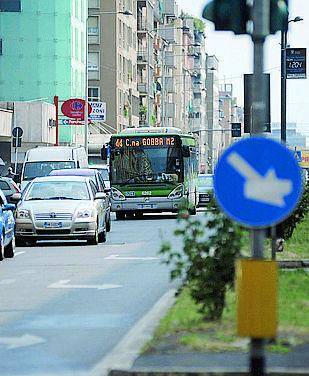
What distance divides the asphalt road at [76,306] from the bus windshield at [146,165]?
17.2m

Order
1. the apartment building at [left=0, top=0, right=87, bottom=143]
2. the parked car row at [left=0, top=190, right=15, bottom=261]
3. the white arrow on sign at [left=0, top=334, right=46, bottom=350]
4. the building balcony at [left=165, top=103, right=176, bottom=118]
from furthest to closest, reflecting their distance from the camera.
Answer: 1. the building balcony at [left=165, top=103, right=176, bottom=118]
2. the apartment building at [left=0, top=0, right=87, bottom=143]
3. the parked car row at [left=0, top=190, right=15, bottom=261]
4. the white arrow on sign at [left=0, top=334, right=46, bottom=350]

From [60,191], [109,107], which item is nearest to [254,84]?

⁂

ÉNONCÉ:
Réécrivez toutes les entrées ci-dessus sous forme de liste JSON de chaînes, à raison d'une chaîne par ligne, en omettant les lignes vides. Les images ne doivent pas figurer dans la réponse.

CORRIGÉ:
[
  "What distance divides the asphalt road at [76,306] from the bus windshield at [146,165]?",
  "17.2m",
  "Order",
  "1. the apartment building at [left=0, top=0, right=87, bottom=143]",
  "2. the parked car row at [left=0, top=190, right=15, bottom=261]",
  "3. the white arrow on sign at [left=0, top=334, right=46, bottom=350]",
  "4. the building balcony at [left=165, top=103, right=176, bottom=118]",
  "from furthest to closest, reflecting their distance from the camera.",
  "Answer: 1. the building balcony at [left=165, top=103, right=176, bottom=118]",
  "2. the apartment building at [left=0, top=0, right=87, bottom=143]",
  "3. the parked car row at [left=0, top=190, right=15, bottom=261]",
  "4. the white arrow on sign at [left=0, top=334, right=46, bottom=350]",
  "From [60,191], [109,107], which item is nearest to [254,84]?"
]